When I go this morning, I’m going to pay special attention to the teacher’s speech at the beginning of class. The teacher must give out a safe word like they do in BDSM sessions. I must be able to stop the madness or get a reading of the last rites.
Bikram for breakfast is definitely the way to wake up! NOT!
Gary Kahn
Feb
My First Bikram
by Gary Kahn in Bikram Yoga
Tammy,
Tonight was my first Bikram yoga class. I don’t know if I can go back but I’ve already paid for 9 more lessons.

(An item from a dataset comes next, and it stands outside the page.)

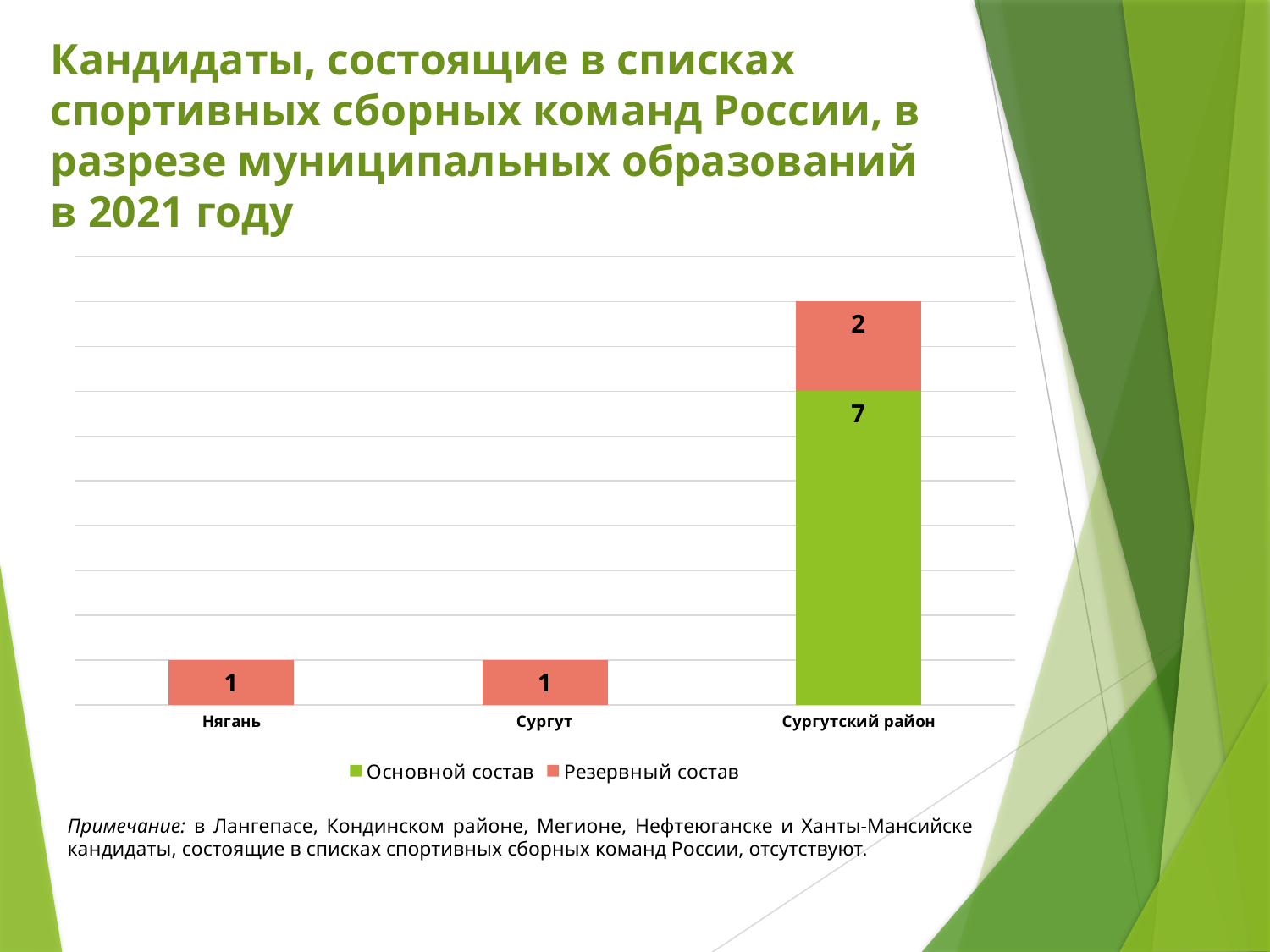
What is the value of Основной состав for Сургутский район? 7 Which is larger for Сургутский район: Основной состав or Резервный состав? Основной состав What is the total of the stacked bar for Сургутский район? 9 How many municipalities (categories) are shown on the x axis of the chart? 3 What is the difference between Основной состав and Резервный состав for Сургутский район? 5 What is the value of Резервный состав for Сургутский район? 2 How many series does the chart legend list? 2 Which colour represents Резервный состав in the chart legend? Red (salmon) Which municipality has the highest total bar in the chart? Сургутский район What type of chart is shown on the slide? Stacked bar chart What is the value of Резервный состав for Сургут? 1 What is the value of Резервный состав for Нягань? 1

When I walked in the studio door it was already a little steamy. Okay I thought, this is really going to be exhilarating. When the teacher arrived she asked for my name and whether I had ever done Bikram yoga before. No and Gary I announced. She then cranked up the heater near my mat. Initially we did some breathing poses where you move your arms and neck. So far so good. Then oblique twists for mountain pose. Cool, good bye muffin top. Soon there were new poses I didn’t know and I was covered in sweat. I reached for a towel to wipe my face, neck, arms, and chest. The cute, young, girl-next-door-teacher, approached and told me to give up the towel because I would need it the whole class. I was able to do a few more poses and then I had to stop and sit in timeout on the ground behind my mat. I feared heat exhaustion. Aerobically, I was burnt toast. I could feel my heart pounding out of my chest. I watched everybody else do what I was incapable of. She then called out triangle pose. She came over to me and sweetly whispered, or so I thought, “come on, even Charlie Brown can do this one.” During another pose she told us to put our hands by our heart and we can pray if we want. I don’t think she was kidding. I couldn’t see the clock so I piously requested the end of class. Throughout class the teacher would call my name to encourage me; however, I felt quite embarrassed. After all, there were a couple of overweight guys who had 15 years on me and they could do all of the poses. I heard her say shivasana and I got up from my exile as I can definitely do relaxation pose. She said to keep our eyes open. I think something is wrong. Three seconds later we were instructed to fold our torsos over our legs; this sent me back to once again being a bench warmer. The teacher was so hot her halter top and capri pants were covered with sweat stains. No need for any weird ideas; I was so delusional my brain didn’t have the capacity for any Clintonesque thoughts. After several more fakes, the real shivasana arrived. I got back on my mat and nearly passed out. When I came to, I saw there was only one other person in the class and she was leaving.
Was this really yoga? Maybe an inbred cousin. Hardly any of the poses resembled vinyasa yoga. It was so hot I think the walls will soon be covered in mold. Maybe I should call Groupon and tell them I dropped into the wrong class and get my money back.